Recently there has been a lot of articles on dyslexia and iPhones. A dyslexic had said that he could read easier on an iPhone and that has triggered many articles on how iPhones can help solve the problems of a dyslexic.
I spoke with my son, Hakim, on this and he said that he has been reading many story books on his iPod Touch. My son Hakim isn’t dyslexic, but he did say that he finds it easier to read on an iPhone because of the following reasons:
1. The column width is short and therefore easy to read. It is more difficult to read the normal articles on a computer as the width is very long.
2. The spacing is generous and you don’t get lost and miss lines.
3. You can set the contrast and the colours of the fonts and background.
4. Font size can be adjusted to a size suitable for the reader.

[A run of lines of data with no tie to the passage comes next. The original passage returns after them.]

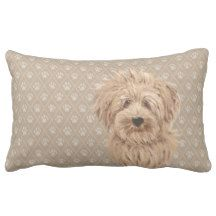 Labradoodle Love™: products on Zazzle Labradoodle Dog, Australian Labradoodle, Lumbar Pillow, Throw Pillows, Brown, Dogs, Design, Cushions, Pet Dogs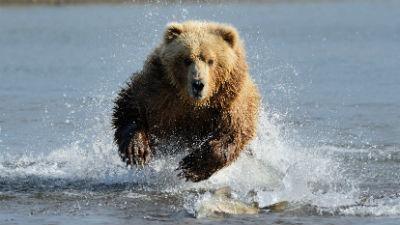 Под Петербургом нашли тело мужчины, растерзанное медведем
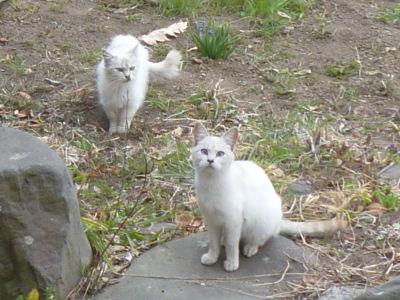 木瓜の下の猫2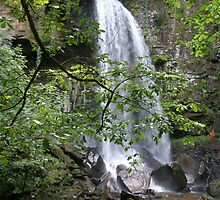 Melin Court Falls by Lorna Boyer
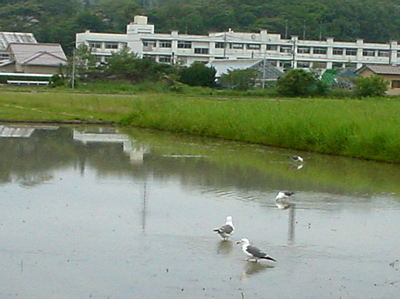 090521_umineko.jpg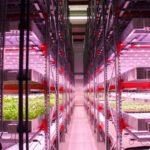 英国政府、約28億円をかけてハイテク農業技術を公募。革新的なイノベーション支援へ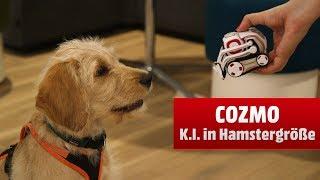 Cozmo - Künstliche Intelligenz zum Knuddeln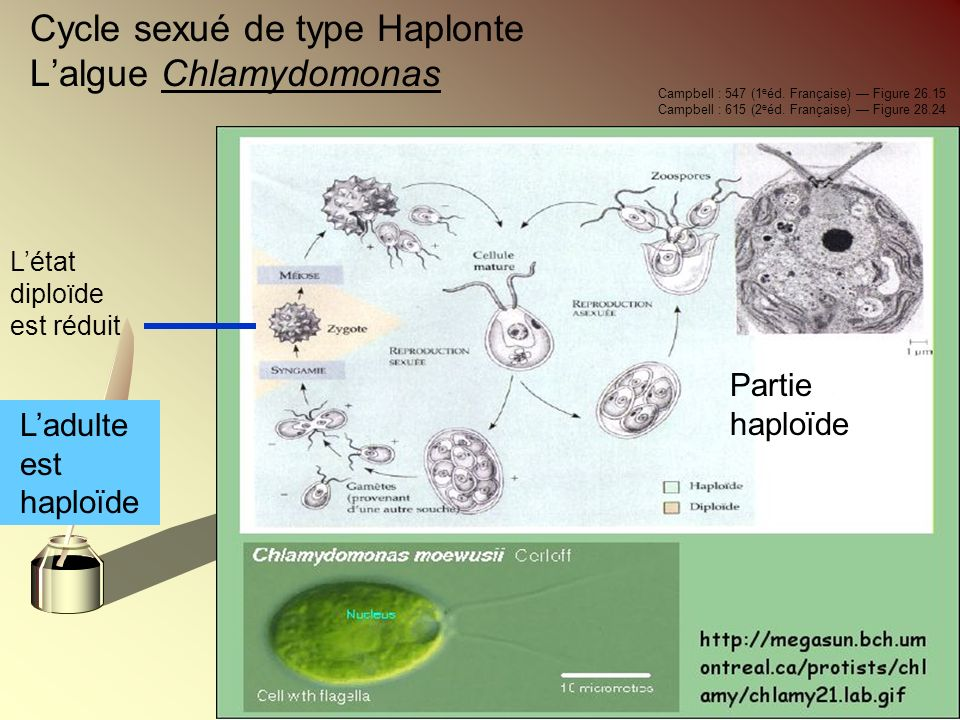 Cycle sexué de type Haplonte L'algue Chlamydomonas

5. You will not skip pages.
The above advantages are already catered for by a program called Tofu. Tofu addresses the common problems faced by people reading from a computer screen.
Text is very wide on a computer screen. This makes going from the end of a line to the beginning of the next line very difficult. In Tofu, text is arranged in columns, much like in newspapers. These lines are narrow and easy on the eyes as they require less eye movements to read. For example, by copying this text you’re reading now into Tofu, it would be broken down into three columns.
Another advantage of Tofu is that there is no scrolling down as compared with iPhone, you only scroll to the right (for the next page), or to the left (for the previous).
The above advantages are already catered for in most magazines (Readers digest for instance) and in newspapers.
Though Tofu is only available for Macs, there is a similar program called Stanza which can be used on Windows. So dyslexic or not you can use the Tofu application or Stanza to render any articles more readable by dividing them into columns.
As for reading from books, cut out a one inch wide card and place it under the line your student is reading. He will not skip a line if he uses this card as a guide. One he is used to this you may take away the card and ask him to place the left index finger on the line he is reading and move the finger one line lower when he has reached the end of the sentence.